As for universal healthcare, it failed the first time that it was brought up by Hillary Clinton in the early 90's. The unpopularity and failure of Hillary Care and Bill's "Don't ask, don't tell" policy led to the Republicans getting control of Congress in 1994. In fact, President Clinton, who is naturally more of a centrist than other democrats, told one of his aides at the time, Dick Morris, that by the end of his second year, he didn't recognize himself anymore.

Mark Green of the Huffington Post continued with the same themes, but he expounded a bit more on social issues. He said, "Polling shows increasing majorities who are pro-environment, pro-choice, pro-expanded healthcare and anti-Iraq war, anti-big business."

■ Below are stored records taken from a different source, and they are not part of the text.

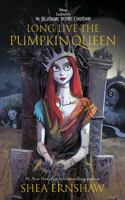 Long Live the Pumpkin Queen: Tim Burton's The Nightmare Before Christmas(Pumpkin Queen)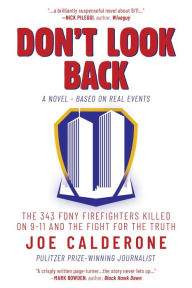 Title: Don't Look Back: The 343 FDNY Firefighters Killed on 9-11 and the Fight for the Truth, Author: Joe Calderone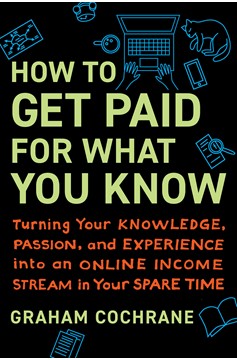 How To Get Paid for What You Know (Hardcover Book)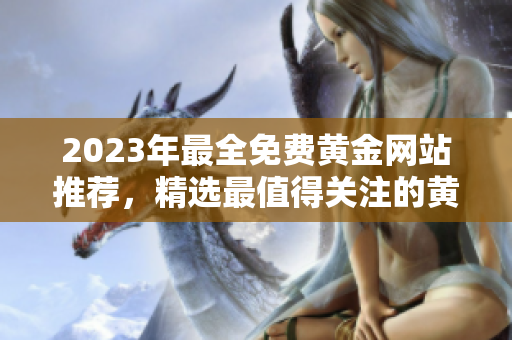 2023年最全免費(fèi)黃金網(wǎng)站推薦，精選最值得關(guān)注的黃金資源列表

No one is anti-environment, but there is also a huge majority that want responsible drilling and nuclear energy which neither are democratic issues.

Abortion is such a controversial issue that even most of those that are "pro-choice" don't agree with it for themselves personally. Even though South Dakota and Colorado denied the heavy restrictions on abortions, many believe it was not because they disagree with the restrictions, but it was because of the people's reservations of being the state that directly challenges Roe V. Wade. They don't want the national spotlight on their respective state.

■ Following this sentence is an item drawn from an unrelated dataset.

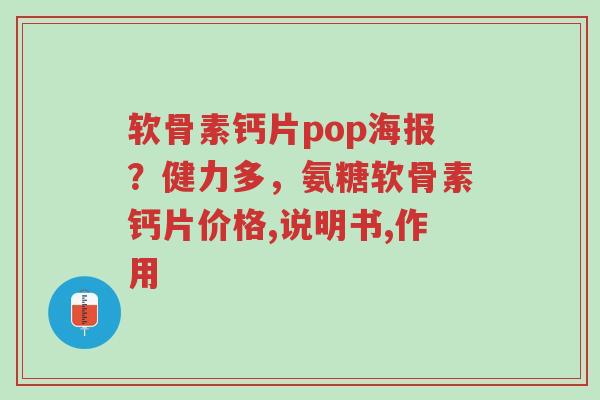 软骨素钙片pop海报?健力多,氨糖软骨素钙片价格,说明书,作用-第1张图片-超越 软骨素钙片pop海报?健力多,氨糖软骨素钙片价格,说明书,作用-第1张图片-超越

People have said that they want healthcare reform not government-run healthcare. Earlier this year, Rasmussen did a poll about healthcare, only 29% of people believed in a single-payer system. Forty-six percent of those polled believe that the quality of healthcare would go down, and forty-two percent believe that cost would go up with more government control.

Most are against the Iraq War in hindsight, but most of those that are against it now were for it before the war started. Also, people aren't against big business but against excessive greed and bad management.

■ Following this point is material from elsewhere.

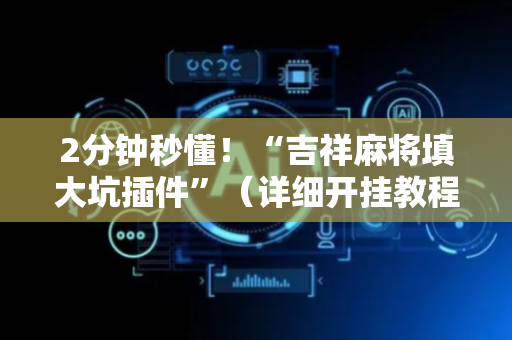 2分钟秒懂！“吉祥麻将填大坑插件”（详细开挂教程）-哔哩哔哩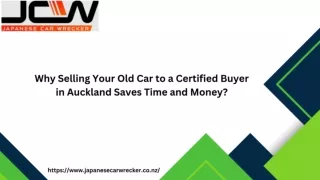 Why Selling Your Old Car to a Certified Buyer in Auckland Saves Time and Money?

I will agree with him that the democrats have had a much better grassroots efforts in getting people to go out and vote for their candidates. However, that doesn't mean that there are more democrats than republicans. They have just been better at getting their voters out over the past two cycles.

Two recent polls dispute their claim that this country is now center-left. The first is a poll by the American Issue Project which polls 300 people each in four of the battleground states: Colorado, Ohio, Florida, and Virginia. In the poll 58.6% of people said that the republicans either lost their way or were incompetent. Only 23.7% said that they disagree with the GOP's stances on the issues, and just 9.6% said that they were too conservative. In a Rasmussen poll from earlier in the week, 37% thought that a candidate being conservative was good, and only 22% said it was bad. In comparison, 36% said being liberal was bad, and only 19% said it was good. These polls obviously show that this country as a whole still leans more to the conservative side than liberal.

The democrats have been able to steal the advantage on issues of typical republican strength like cutting taxes and keeping government spending under control. How have they been able to do this? The republicans shot themselves in the foot by doubling the federal deficit and championing earmarks. About seventy-two percent agree with the statement: "The Republican Party used to stand for keeping government spending under control, but not anymore." Over 75% say that they agree with this: "When the Republican Party took control of Congress in 1994, they promised to reform government and clean up corruption in Washington, but they failed to live up to that promise."

This sounds more like a referendum on the loss of core conservative values by republicans more than a mandate on the more progressive policies. By the way that Obama has been talking, he knows it. If Obama has any hope of getting a second term, he must keep his campaign promises to be post-partisan and in the middle like Clinton. If he let's the loony liberals pull him to the left, he will feel Jimmy Carter's pain in 2012.